Language X within scope of language Y

L.Gillam L.Gillam at surrey.ac.uk
Wed Feb 2 15:18:44 CET 2005


The issue of England/Scotland/Wales aside (http://www.unece.org/cefact/locode/gb.htm), 3166-2 contains various 2-2 constructions; 3166-3 is for ".... names of countries and their subdivisions - Part 3: Code for formerly used names of countries", which may or may not resolve issues raised previously on this list. It seems to provide alpha-4s. Are there plans for handling these under RFC 3066, or is it already included somewhere in 3066bis that I missed?

§ **DATASET CONTENT**

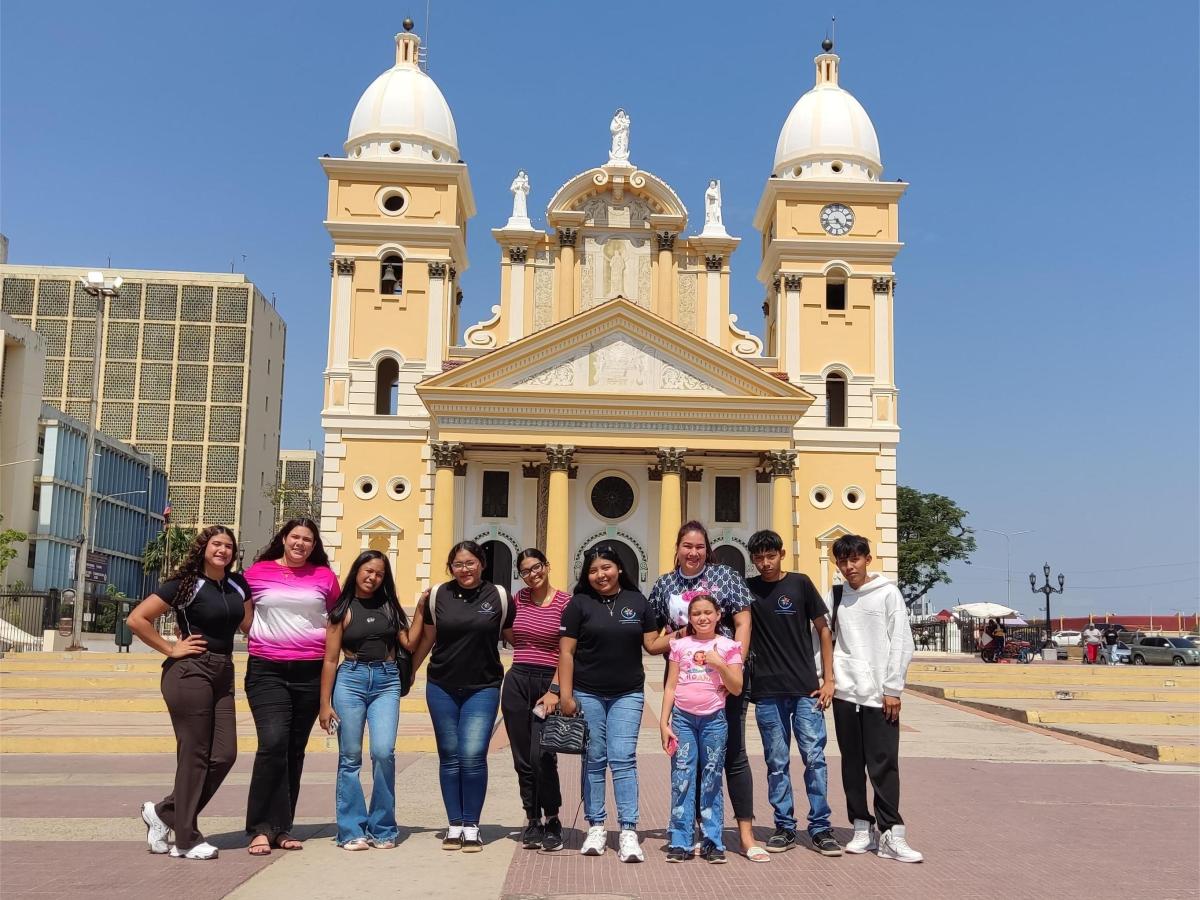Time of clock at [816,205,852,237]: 4:43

§ **JOB**
Rewrite the language-scope message between "The issue of" and "that I missed?", inclusive, switching "constructions" to "patterns".

§ **THE COMPLETED TASK**
The issue of England/Scotland/Wales aside (http://www.unece.org/cefact/locode/gb.htm), 3166-2 contains various 2-2 patterns; 3166-3 is for ".... names of countries and their subdivisions - Part 3: Code for formerly used names of countries", which may or may not resolve issues raised previously on this list. It seems to provide alpha-4s. Are there plans for handling these under RFC 3066, or is it already included somewhere in 3066bis that I missed?